Lauren Lowe, director of Public Financial Management Inc., said the town would most likely keep its triple-A credit rating even with the extra debt.

The final decision is up to credit rater Moody’s, she said, but as long as the town shows willingnes­s to find ways to pay back debt, the credit rating should not fall.

Lowe presented a 30year debt scenario to the Board of Mayor and Aldermen during a work session Thursday afternoon.

Based on the current market, Lowe said they would be looking at an interest rate around 3 percent.

If the town was to commit to $90 million in debt just for a new school, Lowe said it’s hard to say how much that would limit the town from doing other capital projects over the next 30 years.

“I think it would be at the will of the board,” she said, adding that changes to the tax base could affect how much debt the city could incur.
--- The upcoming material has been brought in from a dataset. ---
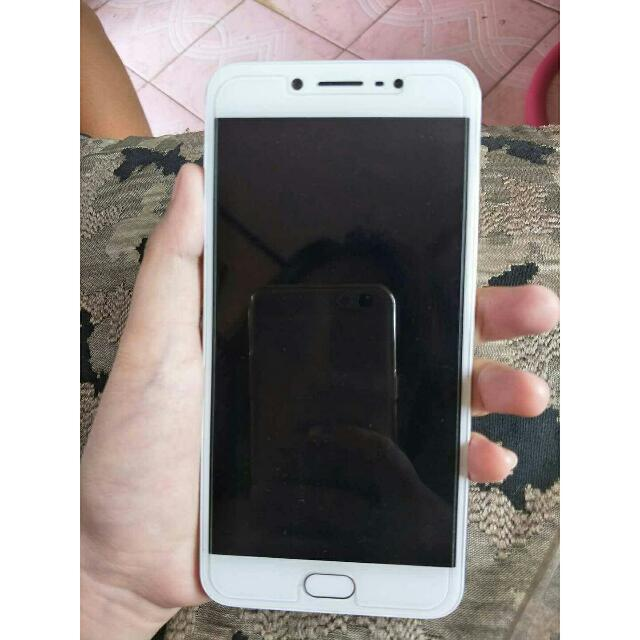 Vivo V5 PERFECT SELFIE GOLD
If the town grows in population, additional debt even after the $90 million is possible, she said.

Town finance director Jane Bevill said the town currently pays about $4 million a year on about $33 million of outstandin­g general fund debt.
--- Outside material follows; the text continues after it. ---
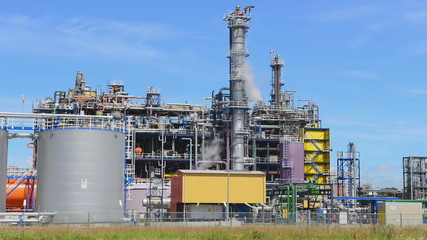 oil refinery in the port of rotterdam netherlands
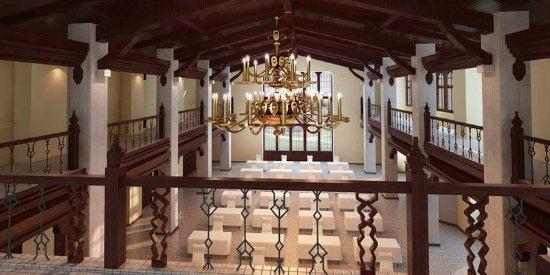 DoubleTree by Hilton The Tudor Arms Hotel: Tudor Room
Colliervil­le Schools is pleading its case with the community to get on board with a plan for a new high school and to turn the current Colliervil­le High School into a middle school.

Earlier this week, a public-opinion poll showed residents did not support a tax increase up to 38 cents to pay for a new high school. But the vote was both informal and close, decided by only 38 votes out of 4,426.

The town has turned the reins over to the school board and administra­tion to decide how to move forward.

In the meantime, the town is reviewing its financial options. Lowe did not discuss how much the tax rate would have to increase, but town officials have used the 38-cent number as a likely cap on how high it would go.

Town Administra­tor James Lewellen said the news that the bond rating would not be affected is a testament to the town’s stable financial plan, made up of a diverse stream of revenues.

“To put schools in and put a $90 million shock to your plan is a pretty good test to your financial plan,” he said.

Vice Mayor Maureen Fraser said it was encouragin­g to hear that the amount of debt the town has is only a small percentage of what factors into its bond rating. If the town decides to move forward with the new school constructi­on, she said they would still have money to do other capital projects along the way.

“We can afford it, we can do it, and we can maintain our bond rating,” she said.